SQLite – Tokenizer Requirements

A simple Google search led me to Wikipedia who defined Tokenization  as the process of “breaking a stream of text up into words, phrases, symbols and other meaning elements called tokens”. The next step is of course, to pass the list of tokens as the inputs for further processing like parsing as indicated in the architecture of SQLite.

The SQLite tokenizer is implemented in the src/tokenizer.c file of its source code, for easy access, we will use its Github repo as the future master place when we discuss code. That file was written in 2001 ( 16 years ago!) and has only a few hundred lines of C code including comments. But before, we even start going through the code, we want to have a better understanding of the purpose for this SQLite tokenizer. “what should my code do?”

As we have articulated above, this tokenizer.c should taken in a stream of characters, and then do something to break them into tokens, and categorize them into different types of tokens “words”, “phrases”, .etc. So there are a few key questions that we have to agree on or define before we move on.

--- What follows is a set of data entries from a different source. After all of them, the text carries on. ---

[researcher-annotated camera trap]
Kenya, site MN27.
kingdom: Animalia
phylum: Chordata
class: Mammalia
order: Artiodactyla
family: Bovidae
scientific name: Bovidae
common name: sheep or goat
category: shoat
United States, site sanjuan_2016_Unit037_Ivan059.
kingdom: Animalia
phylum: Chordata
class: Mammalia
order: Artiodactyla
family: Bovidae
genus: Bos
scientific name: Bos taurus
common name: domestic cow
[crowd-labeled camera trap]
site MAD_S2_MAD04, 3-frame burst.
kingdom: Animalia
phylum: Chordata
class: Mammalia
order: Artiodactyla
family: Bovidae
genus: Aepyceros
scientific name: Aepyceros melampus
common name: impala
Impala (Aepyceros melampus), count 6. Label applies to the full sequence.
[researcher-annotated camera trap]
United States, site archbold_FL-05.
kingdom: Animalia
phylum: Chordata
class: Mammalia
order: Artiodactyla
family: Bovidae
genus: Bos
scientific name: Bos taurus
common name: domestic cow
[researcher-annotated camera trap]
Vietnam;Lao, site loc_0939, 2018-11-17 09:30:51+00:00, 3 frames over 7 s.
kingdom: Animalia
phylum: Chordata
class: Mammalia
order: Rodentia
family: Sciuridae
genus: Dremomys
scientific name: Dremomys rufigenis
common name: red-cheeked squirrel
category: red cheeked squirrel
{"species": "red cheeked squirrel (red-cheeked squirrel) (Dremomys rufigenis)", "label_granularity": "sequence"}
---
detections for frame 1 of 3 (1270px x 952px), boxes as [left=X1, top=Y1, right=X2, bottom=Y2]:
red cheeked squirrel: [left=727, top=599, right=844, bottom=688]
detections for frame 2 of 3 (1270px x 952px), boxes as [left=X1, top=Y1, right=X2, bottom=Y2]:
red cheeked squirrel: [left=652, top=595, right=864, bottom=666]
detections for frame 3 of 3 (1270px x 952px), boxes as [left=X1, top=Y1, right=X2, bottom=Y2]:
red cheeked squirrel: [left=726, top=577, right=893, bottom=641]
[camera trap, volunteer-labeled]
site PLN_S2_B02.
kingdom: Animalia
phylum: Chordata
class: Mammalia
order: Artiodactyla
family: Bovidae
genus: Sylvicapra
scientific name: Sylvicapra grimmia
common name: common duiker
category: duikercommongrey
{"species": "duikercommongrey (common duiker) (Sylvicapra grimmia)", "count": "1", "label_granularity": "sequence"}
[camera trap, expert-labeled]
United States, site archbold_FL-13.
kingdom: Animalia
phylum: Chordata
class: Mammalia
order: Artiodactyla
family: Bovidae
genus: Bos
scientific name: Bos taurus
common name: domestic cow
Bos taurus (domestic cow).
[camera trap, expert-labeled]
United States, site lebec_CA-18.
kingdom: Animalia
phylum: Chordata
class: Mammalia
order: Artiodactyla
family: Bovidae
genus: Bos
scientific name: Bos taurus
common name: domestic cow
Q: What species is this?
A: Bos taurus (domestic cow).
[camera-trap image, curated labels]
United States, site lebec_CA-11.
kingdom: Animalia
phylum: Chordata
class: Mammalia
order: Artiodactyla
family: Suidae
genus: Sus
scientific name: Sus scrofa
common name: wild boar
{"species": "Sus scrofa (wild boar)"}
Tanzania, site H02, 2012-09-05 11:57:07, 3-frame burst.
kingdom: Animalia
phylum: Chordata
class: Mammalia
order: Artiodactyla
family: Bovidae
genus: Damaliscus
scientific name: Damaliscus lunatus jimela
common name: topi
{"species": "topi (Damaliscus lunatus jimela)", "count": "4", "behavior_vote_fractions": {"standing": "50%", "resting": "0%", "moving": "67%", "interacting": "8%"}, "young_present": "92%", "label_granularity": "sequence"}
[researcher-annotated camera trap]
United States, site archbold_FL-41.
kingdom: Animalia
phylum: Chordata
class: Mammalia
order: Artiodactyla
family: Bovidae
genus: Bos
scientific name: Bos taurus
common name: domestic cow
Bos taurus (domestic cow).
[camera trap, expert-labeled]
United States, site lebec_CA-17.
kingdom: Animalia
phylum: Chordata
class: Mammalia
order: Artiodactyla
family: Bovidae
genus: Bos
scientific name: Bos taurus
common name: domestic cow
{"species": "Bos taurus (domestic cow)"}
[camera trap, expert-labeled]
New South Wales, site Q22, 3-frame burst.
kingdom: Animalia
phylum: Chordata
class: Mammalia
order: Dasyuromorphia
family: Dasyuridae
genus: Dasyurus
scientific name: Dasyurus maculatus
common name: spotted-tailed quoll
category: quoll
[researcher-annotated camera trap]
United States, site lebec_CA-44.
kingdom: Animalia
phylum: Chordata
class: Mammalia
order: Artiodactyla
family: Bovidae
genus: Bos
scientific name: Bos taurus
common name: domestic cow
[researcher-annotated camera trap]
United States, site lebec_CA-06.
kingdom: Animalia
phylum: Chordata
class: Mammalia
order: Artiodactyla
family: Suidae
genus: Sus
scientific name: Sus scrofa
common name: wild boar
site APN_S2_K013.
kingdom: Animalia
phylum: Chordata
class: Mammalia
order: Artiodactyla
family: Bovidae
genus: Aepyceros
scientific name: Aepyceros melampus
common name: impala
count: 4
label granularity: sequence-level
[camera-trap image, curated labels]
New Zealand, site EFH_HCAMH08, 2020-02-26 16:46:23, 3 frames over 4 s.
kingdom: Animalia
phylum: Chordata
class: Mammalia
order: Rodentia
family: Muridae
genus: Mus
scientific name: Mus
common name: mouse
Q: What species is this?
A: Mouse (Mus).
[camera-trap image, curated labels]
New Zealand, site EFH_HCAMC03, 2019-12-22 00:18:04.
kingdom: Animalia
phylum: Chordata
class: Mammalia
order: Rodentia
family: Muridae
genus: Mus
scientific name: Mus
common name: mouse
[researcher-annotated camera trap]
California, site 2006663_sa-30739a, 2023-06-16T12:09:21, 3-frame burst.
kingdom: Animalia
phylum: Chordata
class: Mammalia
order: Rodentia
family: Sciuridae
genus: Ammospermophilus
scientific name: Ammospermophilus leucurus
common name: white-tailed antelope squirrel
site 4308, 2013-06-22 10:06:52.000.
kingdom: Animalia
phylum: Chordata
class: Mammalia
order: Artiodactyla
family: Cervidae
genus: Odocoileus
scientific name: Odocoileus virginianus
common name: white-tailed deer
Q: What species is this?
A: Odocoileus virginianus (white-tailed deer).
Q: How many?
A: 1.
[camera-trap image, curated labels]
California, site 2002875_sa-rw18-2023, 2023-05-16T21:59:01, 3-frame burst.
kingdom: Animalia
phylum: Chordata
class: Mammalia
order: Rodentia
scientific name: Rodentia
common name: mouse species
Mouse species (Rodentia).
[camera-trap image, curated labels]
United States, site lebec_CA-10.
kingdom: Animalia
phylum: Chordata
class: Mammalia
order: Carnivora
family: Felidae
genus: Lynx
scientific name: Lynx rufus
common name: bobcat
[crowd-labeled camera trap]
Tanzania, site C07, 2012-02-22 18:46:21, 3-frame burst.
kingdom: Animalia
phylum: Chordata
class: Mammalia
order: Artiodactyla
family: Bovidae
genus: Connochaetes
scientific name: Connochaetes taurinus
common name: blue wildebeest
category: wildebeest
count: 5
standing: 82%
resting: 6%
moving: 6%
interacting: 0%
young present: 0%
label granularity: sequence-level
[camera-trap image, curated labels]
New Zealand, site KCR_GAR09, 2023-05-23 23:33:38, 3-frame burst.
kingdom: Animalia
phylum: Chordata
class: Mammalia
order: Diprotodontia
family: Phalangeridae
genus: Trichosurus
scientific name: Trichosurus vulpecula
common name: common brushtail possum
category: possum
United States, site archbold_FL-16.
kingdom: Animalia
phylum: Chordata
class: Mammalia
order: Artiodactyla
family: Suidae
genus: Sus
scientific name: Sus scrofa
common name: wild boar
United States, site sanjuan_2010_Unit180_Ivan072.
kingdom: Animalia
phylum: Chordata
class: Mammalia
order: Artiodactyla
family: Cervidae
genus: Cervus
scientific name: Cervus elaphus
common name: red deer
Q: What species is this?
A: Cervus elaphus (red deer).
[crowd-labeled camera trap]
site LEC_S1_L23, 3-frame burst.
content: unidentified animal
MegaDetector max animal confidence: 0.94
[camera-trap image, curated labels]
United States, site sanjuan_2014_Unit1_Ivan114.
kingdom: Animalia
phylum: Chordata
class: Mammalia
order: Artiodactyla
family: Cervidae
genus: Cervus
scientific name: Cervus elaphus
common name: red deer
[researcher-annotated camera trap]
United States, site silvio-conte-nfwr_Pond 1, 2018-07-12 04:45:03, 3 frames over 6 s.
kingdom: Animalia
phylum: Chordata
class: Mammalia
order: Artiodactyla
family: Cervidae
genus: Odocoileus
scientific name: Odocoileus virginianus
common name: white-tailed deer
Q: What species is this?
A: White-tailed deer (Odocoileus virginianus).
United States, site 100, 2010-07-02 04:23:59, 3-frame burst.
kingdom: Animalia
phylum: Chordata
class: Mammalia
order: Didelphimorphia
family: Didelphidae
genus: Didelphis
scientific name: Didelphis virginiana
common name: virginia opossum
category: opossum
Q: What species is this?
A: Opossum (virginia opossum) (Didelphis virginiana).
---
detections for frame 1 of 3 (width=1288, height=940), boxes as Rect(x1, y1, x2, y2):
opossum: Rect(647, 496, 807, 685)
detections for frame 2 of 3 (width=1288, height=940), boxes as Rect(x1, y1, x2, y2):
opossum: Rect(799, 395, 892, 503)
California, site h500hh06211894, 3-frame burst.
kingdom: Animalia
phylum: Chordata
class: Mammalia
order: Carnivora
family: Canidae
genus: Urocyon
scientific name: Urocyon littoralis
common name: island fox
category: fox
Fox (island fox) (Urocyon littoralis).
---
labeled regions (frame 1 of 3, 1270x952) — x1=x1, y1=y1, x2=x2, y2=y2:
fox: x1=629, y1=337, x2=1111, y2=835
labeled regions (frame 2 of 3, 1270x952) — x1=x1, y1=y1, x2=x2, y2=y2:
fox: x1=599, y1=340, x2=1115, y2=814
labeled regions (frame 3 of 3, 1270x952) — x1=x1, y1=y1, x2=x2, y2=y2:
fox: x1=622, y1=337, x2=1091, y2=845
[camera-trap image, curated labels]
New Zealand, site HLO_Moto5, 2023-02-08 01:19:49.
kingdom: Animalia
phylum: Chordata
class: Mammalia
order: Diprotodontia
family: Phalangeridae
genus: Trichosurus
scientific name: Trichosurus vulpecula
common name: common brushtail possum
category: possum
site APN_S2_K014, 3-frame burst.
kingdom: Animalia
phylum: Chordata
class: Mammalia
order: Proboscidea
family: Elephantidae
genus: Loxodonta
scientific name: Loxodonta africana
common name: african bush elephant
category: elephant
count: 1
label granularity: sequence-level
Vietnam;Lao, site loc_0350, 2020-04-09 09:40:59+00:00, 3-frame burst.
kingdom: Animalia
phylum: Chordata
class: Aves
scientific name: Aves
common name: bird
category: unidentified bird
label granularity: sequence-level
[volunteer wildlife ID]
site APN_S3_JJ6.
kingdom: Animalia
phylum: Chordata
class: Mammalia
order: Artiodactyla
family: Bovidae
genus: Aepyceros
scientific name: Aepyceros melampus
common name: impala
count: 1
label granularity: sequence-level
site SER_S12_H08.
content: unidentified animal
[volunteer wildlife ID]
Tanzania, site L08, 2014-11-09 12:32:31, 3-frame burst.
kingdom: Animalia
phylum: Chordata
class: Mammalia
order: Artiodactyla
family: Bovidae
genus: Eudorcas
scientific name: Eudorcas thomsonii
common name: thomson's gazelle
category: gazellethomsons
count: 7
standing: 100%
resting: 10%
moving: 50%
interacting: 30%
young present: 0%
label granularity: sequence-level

What is the definition of a “token” within the realm of SQLite, that might include several sub questions like what should be included in a token, and what should not be included in a token, and what is allowed as being the “separator”, .etc. Then the second big topic will be what are the key categories of tokens, variable? SQL keywords? separators? I found this great “draft” that we can follow in order to better answer those questions.

Character Classes

In this draft documentation, it first lay down the foundation of defining all the characters (actually unicode) into 6 fundamental classes, whitespace, alphabetic, numeric, alphanumeric, hexadecimal, special.

There are two classes that I want to highlight and discuss more.

First is the definition of whitespace, based on the definition from a unicode lookup website.

  • u0009 character tabulation
  • u000a line feed (LF)
  • u000c form feed (FF)
  • u000d carriage return (CR)
  • u0020 space

I think if you were born after the typewriter era, please check out this stackoverflow question and this wikipedia page to better understand what is the difference forms of switching to a new line. Also, a picture borrowed from Stackexchange can probably explained in a much better way.


Second is the interesting definition of alphanumeric, or actually alphabetic essentially, it is not only A-Za-z  but also include “_” and any other character larger than u007f, so it includes all the “weird” characters including emojis like white smiling face and foreign languages .etc.  Since the definition of alphabetic is so wide hence the definition of special has actually been narrowed down to only the limited number of “weird” characters at the beginning of the unicode world.

Token Categorization

After understanding how character classes are defined, the draft listed all the requirements related to token. There they categorized tokens into several categories:

  • Whitespace tokens
  • Identifier tokens
  • Literals : string, integer literals .etc.
  • Variables :  Variables are used as placeholders in SQL statements for constant values that are to be bound at start-time
  • Operator tokens: “-“, “=”, “(“, etc.
  • Keyword tokens: “AFTER”, “SELECT”, “JOIN”, etc.

The tokenizer requirements are extremely helpful to read through just to get a sense of how the code is “supposed” to behave like in a plain English way. For example, we will go through one or two tokenizer requirements listed in the draft as an exercise:

The first requirement there is described as below:

Processing is left-to-right. This seems obvious, but it needs to be explicitly stated.

H41010: SQLite shall divide input SQL text into tokens working from left to right.

In the draft, all the requirements come in this format where a description comes first and then there is a more concise form in the tone of”shall”  starting with an identified in the format of “Hddddd”.  It is good that the formats are consistent but actually this format is not the “ideal state”. There is an official SQLite requirements page which documented ALL the requirements in one place. You are more than welcome to read through only the first section “About SQLite Requirements” just to get a sense of why the tokenizer requirements document is only a draft 🙂

OK, that is quite a high level overview of the tokenizing process along with some of the requirements. However, before jump into reading the source code, it will be great if there is a way where we can play with the “SQLite Tokenizer” directly in order to have a hands-on and intuitive understanding of what a tokenizer does by “writing code”! Sadly, a quick Google search did not provide any fast way of really hooking up the SQLite tokenizer directly to a tool that end user can easily use, there are tools out there like Python sqlite3 which can interact with SQLite pretty fast from the application perspective, but not as deep as the level we want.

So maybe we can go through the source code of tokenizer.c and see if there is a good place where we can inject some print statement to print out the output of the tokenizer before it feed into the parser. Since the source code is a few hundred of lines and we might even want to discuss and delve into the details. We will write up another post and go through the source code.